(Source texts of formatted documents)
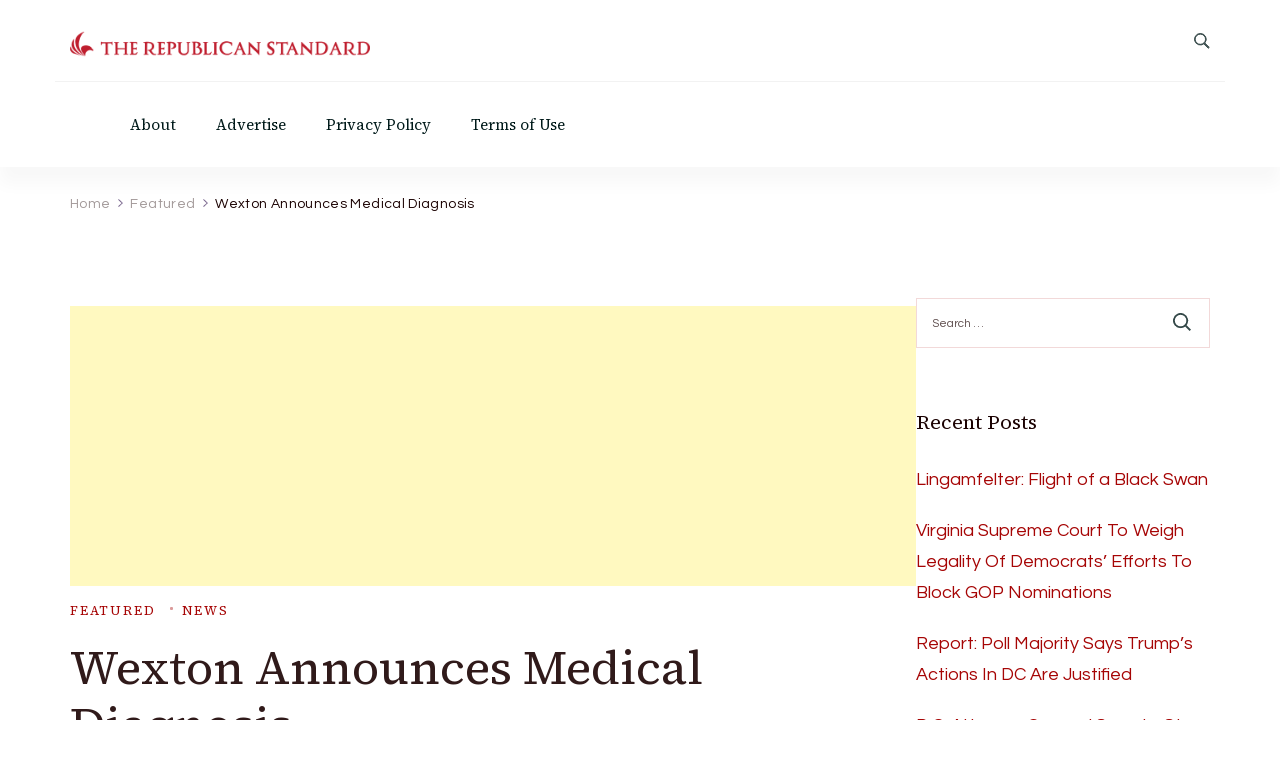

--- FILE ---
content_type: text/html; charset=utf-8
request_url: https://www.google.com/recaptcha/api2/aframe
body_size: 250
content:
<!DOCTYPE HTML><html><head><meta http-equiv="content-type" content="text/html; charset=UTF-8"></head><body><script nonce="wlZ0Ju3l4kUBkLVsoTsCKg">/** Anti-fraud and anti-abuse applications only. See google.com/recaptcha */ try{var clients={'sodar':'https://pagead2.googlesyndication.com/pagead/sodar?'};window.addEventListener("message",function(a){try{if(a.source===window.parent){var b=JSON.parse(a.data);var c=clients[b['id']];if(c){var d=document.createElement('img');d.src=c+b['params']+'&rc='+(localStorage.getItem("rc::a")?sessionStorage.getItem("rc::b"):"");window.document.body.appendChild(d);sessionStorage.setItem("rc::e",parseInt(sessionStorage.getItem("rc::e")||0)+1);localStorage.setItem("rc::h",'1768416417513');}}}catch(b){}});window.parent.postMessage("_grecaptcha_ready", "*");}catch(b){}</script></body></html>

> [Task instructions]
Every line in the records is to be retyped exactly as it stands; the pictures stay out.

> [Output for this exercise]
--- FILE ---
content_type: text/html; charset=utf-8
request_url: https://www.google.com/recaptcha/api2/aframe
body_size: 250
content:
<!DOCTYPE HTML><html><head><meta http-equiv="content-type" content="text/html; charset=UTF-8"></head><body><script nonce="wlZ0Ju3l4kUBkLVsoTsCKg">/** Anti-fraud and anti-abuse applications only. See google.com/recaptcha */ try{var clients={'sodar':'https://pagead2.googlesyndication.com/pagead/sodar?'};window.addEventListener("message",function(a){try{if(a.source===window.parent){var b=JSON.parse(a.data);var c=clients[b['id']];if(c){var d=document.createElement('img');d.src=c+b['params']+'&rc='+(localStorage.getItem("rc::a")?sessionStorage.getItem("rc::b"):"");window.document.body.appendChild(d);sessionStorage.setItem("rc::e",parseInt(sessionStorage.getItem("rc::e")||0)+1);localStorage.setItem("rc::h",'1768416417513');}}}catch(b){}});window.parent.postMessage("_grecaptcha_ready", "*");}catch(b){}</script></body></html>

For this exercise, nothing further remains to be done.